## [THE TASK]
The entire listing is to be repeated verbatim.

★ ★ ★

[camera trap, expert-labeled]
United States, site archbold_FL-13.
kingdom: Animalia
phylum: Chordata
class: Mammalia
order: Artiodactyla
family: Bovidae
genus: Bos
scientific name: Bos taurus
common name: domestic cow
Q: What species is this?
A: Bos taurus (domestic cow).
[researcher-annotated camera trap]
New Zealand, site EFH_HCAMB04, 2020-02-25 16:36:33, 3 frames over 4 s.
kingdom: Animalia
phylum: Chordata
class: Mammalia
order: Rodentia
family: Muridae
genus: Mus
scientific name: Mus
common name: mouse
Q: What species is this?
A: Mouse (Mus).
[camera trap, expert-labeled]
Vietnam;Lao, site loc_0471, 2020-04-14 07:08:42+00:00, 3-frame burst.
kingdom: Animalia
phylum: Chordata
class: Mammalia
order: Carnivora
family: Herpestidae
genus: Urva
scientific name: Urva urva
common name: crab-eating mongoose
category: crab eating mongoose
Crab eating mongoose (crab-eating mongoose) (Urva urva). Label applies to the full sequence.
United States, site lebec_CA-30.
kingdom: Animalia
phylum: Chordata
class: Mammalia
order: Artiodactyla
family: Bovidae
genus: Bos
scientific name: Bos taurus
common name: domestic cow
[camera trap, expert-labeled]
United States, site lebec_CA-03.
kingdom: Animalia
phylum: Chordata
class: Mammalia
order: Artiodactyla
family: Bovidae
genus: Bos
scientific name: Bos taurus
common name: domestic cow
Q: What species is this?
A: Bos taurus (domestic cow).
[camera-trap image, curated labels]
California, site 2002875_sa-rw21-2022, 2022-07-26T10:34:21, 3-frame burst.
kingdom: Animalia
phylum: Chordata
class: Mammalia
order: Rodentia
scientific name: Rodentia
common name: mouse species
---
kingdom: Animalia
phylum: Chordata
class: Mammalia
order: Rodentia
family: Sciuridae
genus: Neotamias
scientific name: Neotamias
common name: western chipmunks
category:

★ ★ ★

## [OUTPUT BELOW]
[camera trap, expert-labeled]
United States, site archbold_FL-13.
kingdom: Animalia
phylum: Chordata
class: Mammalia
order: Artiodactyla
family: Bovidae
genus: Bos
scientific name: Bos taurus
common name: domestic cow
Q: What species is this?
A: Bos taurus (domestic cow).
[researcher-annotated camera trap]
New Zealand, site EFH_HCAMB04, 2020-02-25 16:36:33, 3 frames over 4 s.
kingdom: Animalia
phylum: Chordata
class: Mammalia
order: Rodentia
family: Muridae
genus: Mus
scientific name: Mus
common name: mouse
Q: What species is this?
A: Mouse (Mus).
[camera trap, expert-labeled]
Vietnam;Lao, site loc_0471, 2020-04-14 07:08:42+00:00, 3-frame burst.
kingdom: Animalia
phylum: Chordata
class: Mammalia
order: Carnivora
family: Herpestidae
genus: Urva
scientific name: Urva urva
common name: crab-eating mongoose
category: crab eating mongoose
Crab eating mongoose (crab-eating mongoose) (Urva urva). Label applies to the full sequence.
United States, site lebec_CA-30.
kingdom: Animalia
phylum: Chordata
class: Mammalia
order: Artiodactyla
family: Bovidae
genus: Bos
scientific name: Bos taurus
common name: domestic cow
[camera trap, expert-labeled]
United States, site lebec_CA-03.
kingdom: Animalia
phylum: Chordata
class: Mammalia
order: Artiodactyla
family: Bovidae
genus: Bos
scientific name: Bos taurus
common name: domestic cow
Q: What species is this?
A: Bos taurus (domestic cow).
[camera-trap image, curated labels]
California, site 2002875_sa-rw21-2022, 2022-07-26T10:34:21, 3-frame burst.
kingdom: Animalia
phylum: Chordata
class: Mammalia
order: Rodentia
scientific name: Rodentia
common name: mouse species
---
kingdom: Animalia
phylum: Chordata
class: Mammalia
order: Rodentia
family: Sciuridae
genus: Neotamias
scientific name: Neotamias
common name: western chipmunks
category:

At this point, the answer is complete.